The first order conditions are:

$$\left\{ \begin{aligned} & \frac{\partial L}{{\partial pg_{i,t}^{{}} }} = C_{i,t}^{{}} - \lambda_{pi} = 0 \\ & \frac{\partial L}{{\partial r_{i.t}^{{}} }} = CR_{i,t}^{{}} - \lambda_{pi} = 0 \\ & \frac{\partial L}{{\partial \lambda_{pi,t}^{{}} }} = \,\,\left( {pg_{i,t}^{{}} + r_{i,t}^{{}} - Pd_{i,t}^{{}} + V_{{G_{i,t} }} - \frac{{\theta_{i,t}^{{}} - \theta_{m,t}^{{}} }}{{X_{im,t}^{{}} }}} \right) = 0 \\ \end{aligned} \right. $$
(26)

The nodal price for all estates is given by the equilibrium of energy-demand for the normal operating state:

$$ \rho_{i}^{j} = \frac{{\partial L^{j} }}{{\partial \lambda_{pi}^{j} }} $$
(27)

where \( \rho_{i}^{j} \) is the nodal price of real power in the j th state.

The nodal reference-price is the nodal-price times the probability of the occurrence of the state N − 0 [2]:

$$ \rho_{i}^{R} = \rho_{i}^{0} p^{0} $$
(28)

The nodal price for high reliability (HR) users is the expected nodal price (only up to N − 2 contingencies are considered) plus the nodal reference-price. This is computed as follows:

$$ \rho_{i}^{HR} = \rho_{i}^{R} + \sum\limits_{j = 1}^{N - 2} {\rho_{i}^{j} p^{j} } $$
(29)

The incentive nodal bonus (INB) [21], i.e. payment for load if curtailment is required, is the difference between the nodal reference-price and the nodal price of the j th state associated with the node having a curtailment load. This is computed as:

$$ I_{{NB_{i} }} = \sum\limits_{j = 1}^{{N_{TS} }} {p^{j} \left( {\rho_{i}^{j} - \rho_{i}^{0} } \right)} \quad \forall \,\,j\,\, \in \,\,L_{{C_{i} }} $$
(30)

2.4 Reserve system requirements

The operation of the reserve system (AGC, R10, R30) is characterized by its speed of response (starting time and ramp rate), duration of response, frequency of use, use direction (up or down), and type of control. Some operating reserves are used to respond to routine variability of the generation or the load. Within accordance with NERC [22], the energy-reserve for a certain event (contingencies/outage elements interconnected) is classified by contingency reserve (AGC, R10, R30), i.e. instantaneous or ramping reserve (build-up or non-instantaneous). The contingency reserve generation capacity is available to instantly balance the generation and demand of active power during rare events (sudden outage of lines and transformers) that are more severe than the imbalances by monitoring demand. Ramping reserve (\( r_{i}^{ + } \) or \( r_{i}^{ - } \)) is the generation capacity available for assistance in balancing active power during non-frequent events that are more severe than the balancing required during normal conditions; it is used to correct non-instantaneous imbalances. The instantaneous event considers the primary reserve (AGC), as some portion of the system reserve that can automatically respond to the contingency to ensure that the maximum deviation allowed of the system frequency (60 Hz) is not surpassed. Also, the balance in the load must be maintained as soon as the event is controlled. The primary reserve responds instantly following the event to avoid extreme frequency deviations that can cause damage or involuntary load shedding. Primary reserve can be supplied by any governor generator system that can quickly respond and maintain the response as the system frequency (60 Hz by more than +/−0.036 Hz) decreases. Then, secondary reserve is deployed to return the frequency to its scheduled setting. Finally, tertiary reserve assists in the replacement of primary and secondary reserves that were used for the outage of elements in the system. The typical time-response is 10 seconds for the primary reserve and, 10 to 30 minutes for the secondary and tertiary reserves, respectively [23].

## DIRECTION:
Pick up the text on nodal pricing and reserve requirements after its last sentence and continue it. The lines after this text aren't needed for the work.

## DATA SHOWN:

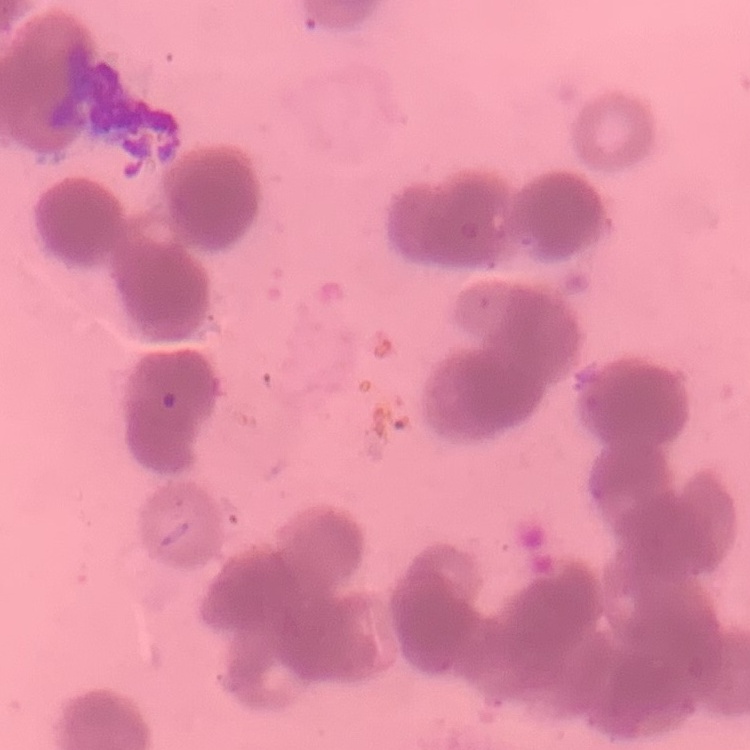

erythrocyte morphology = rouleaux formation
preparation = thin peripheral smear
image type = square crop of a larger photomicrograph
stain = Field's or Giemsa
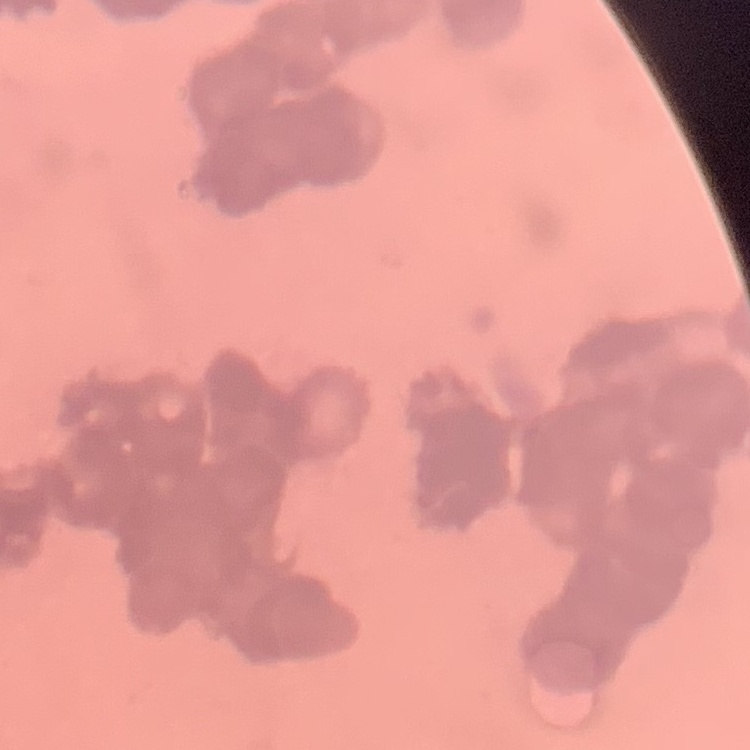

## RESULT OF THIS TASK:
3 Methodology

This section briefly describes the methodology for estimating nodal DR, based on the ENENS decomposition, as well as nodal price compensation payment, incentive based programs (IBP). Special emphasis is placed on obtaining the load duration curve (LDC) in a detailed way, in order to implement the ramps for better short-term planning.

The methodology is summarized in the next steps:

  1. 1)

    The estimation of a representative annual demand curve is used to define the total number of days to be analyzed (4 days/year).

  2. 2)

    An hourly OPF is executed for j = 0: N − 2 contingencies for each day.

  3. 3)

    The NENS and MNDC for each contingency is identified.

  4. 4)

    The ENENS, MENDC, and the INB are computed.

The following considerations are made:

  1. 1)

    The ENENS is the main index considered for reliability assessment, due to the fact that it is one of the most popular reliability indexes used for evaluating contingencies.

  2. 2)

    Under the current market environment, generation companies (GenCos) are responsible for full compliance to their generation contracts; therefore, it is possible to have reserve generation agreements with others GenCos. In such a way that no contingencies of generation are considered.

  3. 3)

    Up to N − 2 simultaneous outages of transmission lines are considered, for the ENENS computation.

  4. 4)

    A DC-OPF is used, due to advantages of an AC based model [24].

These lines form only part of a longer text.